+(Incidentally, it was also around this time that I snuck a copy of _Men Trapped in Men's Bodies_ into the [MIRI](https://intelligence.org/) office library, which was sometimes possible for community members to visit. It seemed like something Harry Potter-Evans-Verres would do—and ominously, I noticed, not like something Hermione Granger would do.)
+
+------
+
+If I had to pick a _date_ for my break with progressive morality, it would be 7 October 2017. Over the past couple days, I had been having a frustrating Messenger conversation with some guy, which I would [later describe as feeling like I was talking to an AI designed to maximize the number of trans people](/2018/Jan/dont-negotiate-with-terrorist-memeplexes/).
+
+Over the previous week and months, I had been frustrated with the _Zeitgeist_, but I was trying to not to be loud or obnoxious about it, because I wanted to be a good person and not hurt anyone's feelings and not lose any more friends. ("Helen" had rebuffed my last few requests to chat or hang out. "I don't fully endorse the silence," she had said, "just find talking vaguely aversive.")
+
+The conversation made it very clear to me that I could have no peace with the _Zeitgeist_. It wasn't the mere fact that some guy in my social circle was being dumb and gaslighty about it.

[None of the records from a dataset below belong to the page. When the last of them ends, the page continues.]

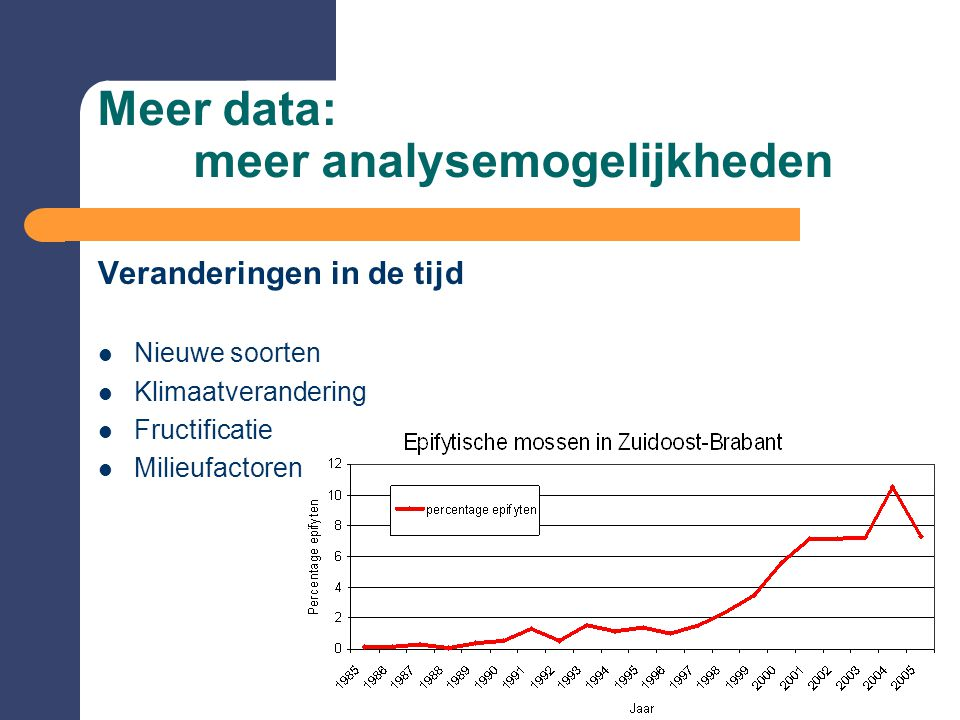 Meer data: meer analysemogelijkheden
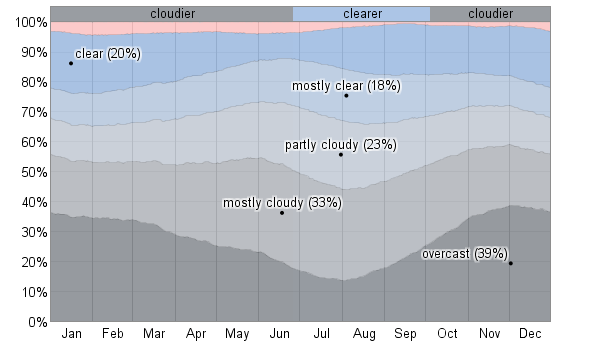 Average Weather For Brandon, Manitoba, Canada - WeatherSpark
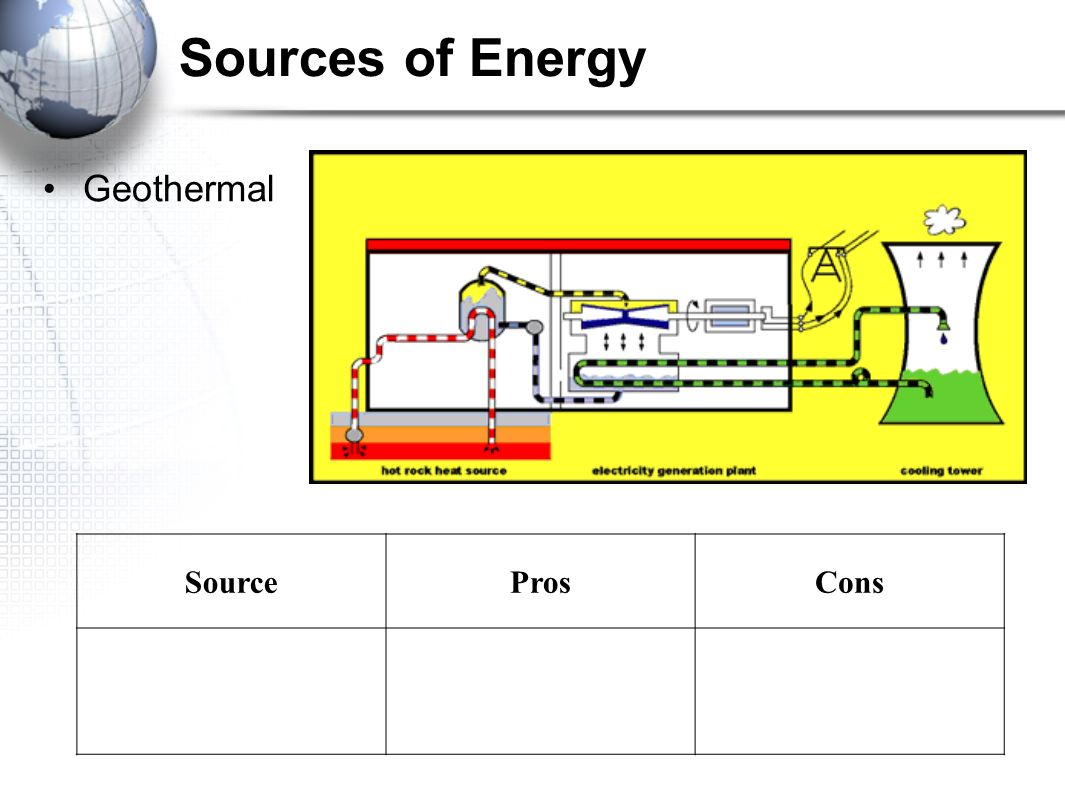 a look at the different sources of energy What is energy- subtle energies from people the creator insures that source energy is slowed down one step at a time to a frequency that our physical to live on the prana (life force) present in the air without partaking of food, water, or sleep for months at a time look at it.
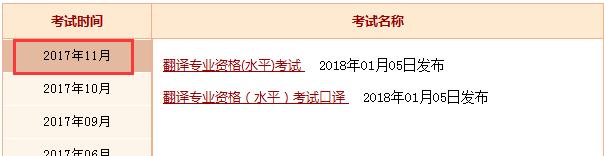 2017年重庆执业药师考试成绩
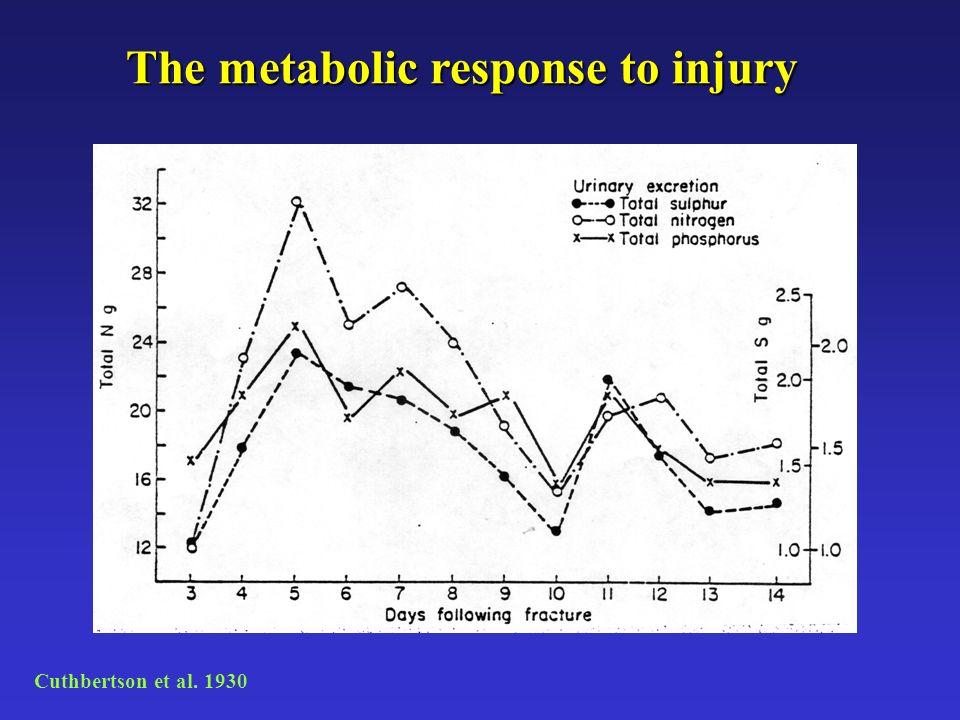 The metabolic response to injury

It was that fact that his gaslighting was an unusually pure distillation of _socially normative_ behavior in Berkeley 2016. There were more copies of him than there were of me.
+
+It was a Huckleberry Finn moment for me: opposing this was worth losing friends, worth hurting feelings, and, actually, worth the other thing. I posted on Facebook in the morning and [on my real-name blog](http://zackmdavis.net/blog/2016/10/late-onset/) in the evening:
+
+> the moment of liberating clarity when you resolve the tension between being a good person and the requirement to pretend to be stupid by deciding not to be a good person anymore 💖
+
+Michael Vassar emailed me about it, and we ended up meeting once. (I had also emailed him back in August, when I had heard from Anna that he was also skeptical of the transgender movement (Subject: "I've heard of fake geek girls, but this is ridiculous").)
+
+------
+
+I wrote about my frustrations to Scott Alexander of _Slate Star Codex_ fame (Subject: "J. Michael Bailey did nothing wrong"). The immediate result of this is that he ended up including a link to one of Kay Brown's study summaries (and expressing surprise at the claim that non-androphilic trans woman have very high IQs) in his [November links post](https://slatestarcodex.com/2016/11/01/links-1116-site-unseen/), and he [got some pushback even for that](https://slatestarscratchpad.tumblr.com/post/152736458066/hey-scott-im-a-bit-of-a-fan-of-yours-and-i).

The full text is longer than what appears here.